All afternoon, the views were stunning and the desert plants were so dense and colorful and plump and vibrant they looked more like coral than cactus. We talked while we walked about making friends and bike packing and FLETCHER and what would happen if we didn’t work real jobs and just wandered around like this until we turned thirty.

The trail wound down the foothills and across the desert floor where it ran along a fast road for about a mile. A guy called Rusty introduced himself under the underpass at Scissors Crossing. He was a thru-hiker too, but he wore big jeans and a heavy sweatshirt and carried a frameless backpack with a giant Walmart shopping bag hanging from one of the straps, swinging side to side across the backs of his knees with every step. We stood in the parking lot blinking away dust (it was still too windy for our hats) until Rangel the trail angel picked us up in his big Ford pickup. We threw our packs into the covered bed and he drove us up the 7 miles of highway with the most curves in the world (according to the Guinness Book of World Records) to Julian, a tiny ex-mining town with Wild West facades and big coniferous trees and low-hanging fog and Vermont vibes. We went to Mom’s first and found Mick and Wayne sitting in a booth. Katie ordered a bumbleberry pie with cinnamon ice cream and a hot cider and I ordered sugar-free apple pie with espresso ice cream and all of it was free because we’re hiking the PCT. Almost everyone in the crowded little shop was a hiker (there was a whole pile of packs along the back wall) so it was amazing they stay in business.

Katie made the rounds to find us accommodations for the night and learned from two women at the booth across that someone had rented an AirBnB two miles out of town.

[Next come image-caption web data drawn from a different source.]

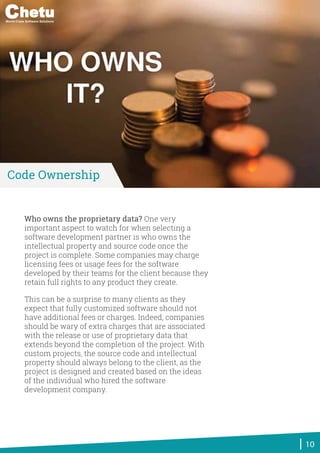 Who owns the proprietary data? One very
important aspect to watch for when selecting a
software development partner is who owns the
intellectual property and source code once the
project is complete. Some companies may charge
licensing fees or usage fees for the software
developed by their teams for the client because they
retain full rights to any product they create.
This can be a surprise to many clients as they
expect that fully customized software should not
have additional fees or charges. Indeed, companies
should be wary of extra charges that are associated
with the release or use of proprietary data that
extends beyond the completion of the project. With
custom projects, the source code and intellectual
property should always belong to the client, as the
project is designed and created based on the ideas
of the individual who hired the software
development company.
10
Code Ownership
World-Class Software Solutions
 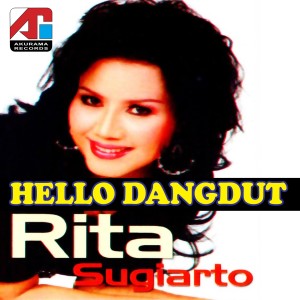 Listen to Hello Dangdut song with lyrics from Rita Sugiarto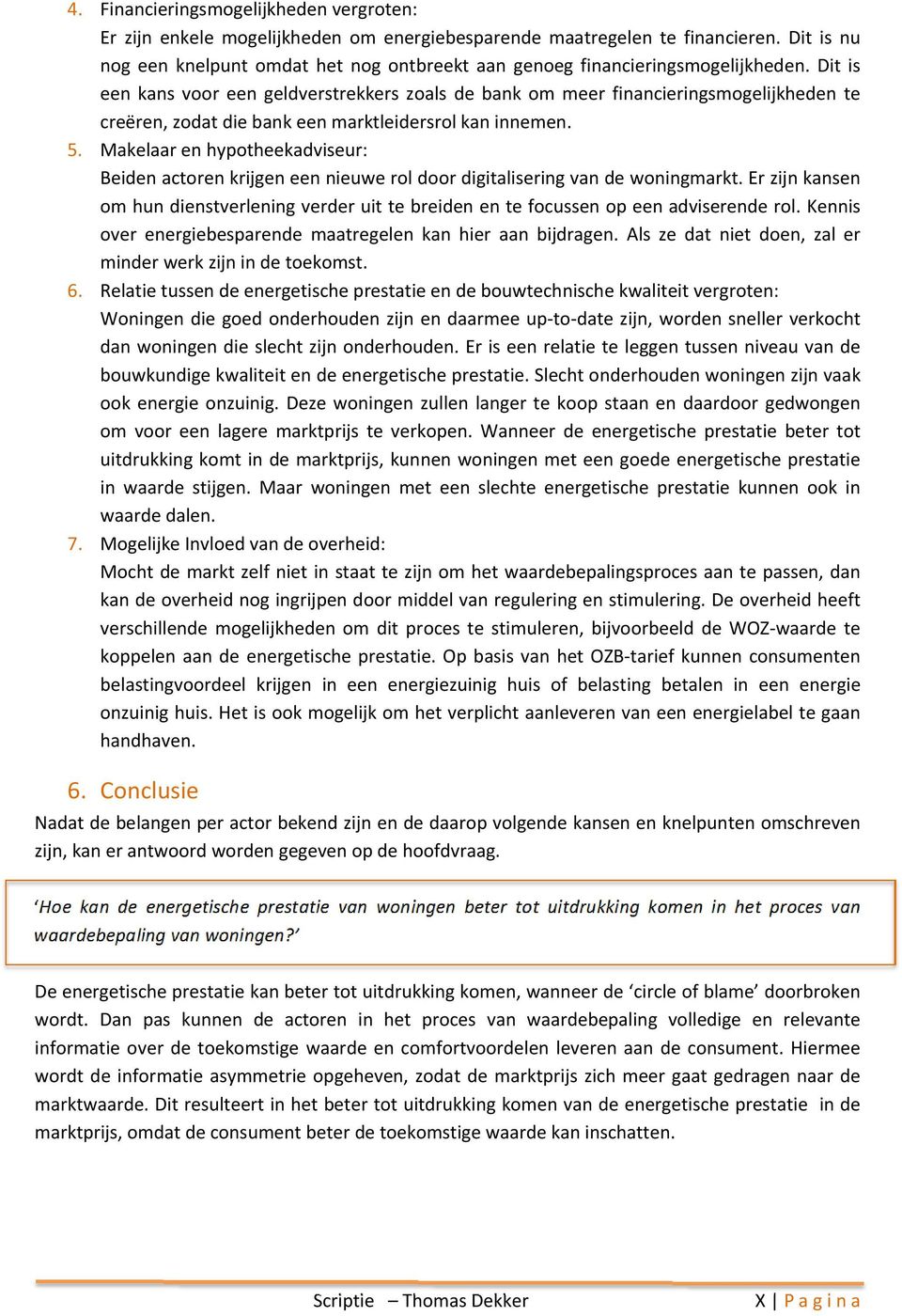 Dit is een kans voor een geldverstrekkers zoals de bank om meer financieringsmogelijkheden te creëren, zodat die bank een marktleidersrol kan innemen. 5.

We popped into the gear shop across the street (the owner couldn’t believe it was our first thru hike because of my perfectly small pack) and then we went to Julian Beer Co and ordered a garlicky artichoke pizza. We sat and ate at the little bar next to Sweet Pea with the shoulder-length curls and the rainbow bandanna who works at Snoqualmie and then we walked backward through town toward a road called Sunshine Trail for the Airbnb. It was overcast and windy and a little cold in shorts, but the walk was really nice and we got to see the library and the high school and a cute apple farm. Three! different trucks pulled over and offered us rides back to the trail. People are so so nice to thru-hikers it’s really insane.

The Airbnb was this big farm house on a small hill with two actual mule deer in the front yard. There were maybe 10 other people hanging out watching TV. They all were a lot younger than the people we’ve been hiking with. We washed our dishes and shorts in the kitchen sink with the nice windows and trimmed our toe nails and showered (so much hair fell out of my head when I took it out of my braid) and sat on the floor and chatted a bit but the TV was loud and I wasn’t feeling very social. It was really late (9:30) and everyone was still hanging out so we went upstairs to the couch in the loft and fell asleep listening to all of the horrible gorey sounds of people getting brutally mutilated by Cocaine Bear.